Eurozone policymakers have put off decisions on covering the funding gap of the Greek program until December and lightening the Greek debt load until after April, a senior European Union official confirmed on Tuesday.
The same official said that there are two conditions for covering any gap in funding that may emerge from mid-2014 after the disbursement of the last installment of the bailout. The first is the completion of an assessment by the inspectors of the troika – i.e. the European Commission, the European Central Bank and the International Monetary Fund – and the approval of the 2014 budget in order to determine the precise size of the funding gap. The second is the completion of ongoing stress tests on local banks in order to establish whether they will need any additional funding to strengthen their capital or whether there will be some funds left over from the 50 billion euros set aside for the Hellenic Financial Stability Fund (HFSF).

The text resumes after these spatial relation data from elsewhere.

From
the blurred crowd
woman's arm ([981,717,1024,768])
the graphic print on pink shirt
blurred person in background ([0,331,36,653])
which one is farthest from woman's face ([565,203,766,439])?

The key date ahead is December 9, when the Eurogroup council of eurozone finance ministers convenes in Brussels, though the same official predicted some “interesting discussions” regarding Greece in the two Eurogroup meetings scheduled for next month.
The same source told reporters that the execution of the Eurogroup decision last November for a lightening of the Greek debt once the country produces a primary surplus has been postponed until after April 2014, as “that is when Eurostat will confirm whether the 2013 budget has closed with a primary surplus.”
Next Monday’s Eurogroup meeting in Luxembourg is therefore not expected to produce any significant decisions on Greece. The green light for the disbursement of the remainder of the July tranche, amounting to 1 billion euros, will not be given by the Euro Working Group unless Athens has previously fulfilled all the prior actions required.
“The heads of the troika’s inspection teams will only return to Athens once Greece’s compliance has been evaluated at a technical level,” the same senior EU official stated.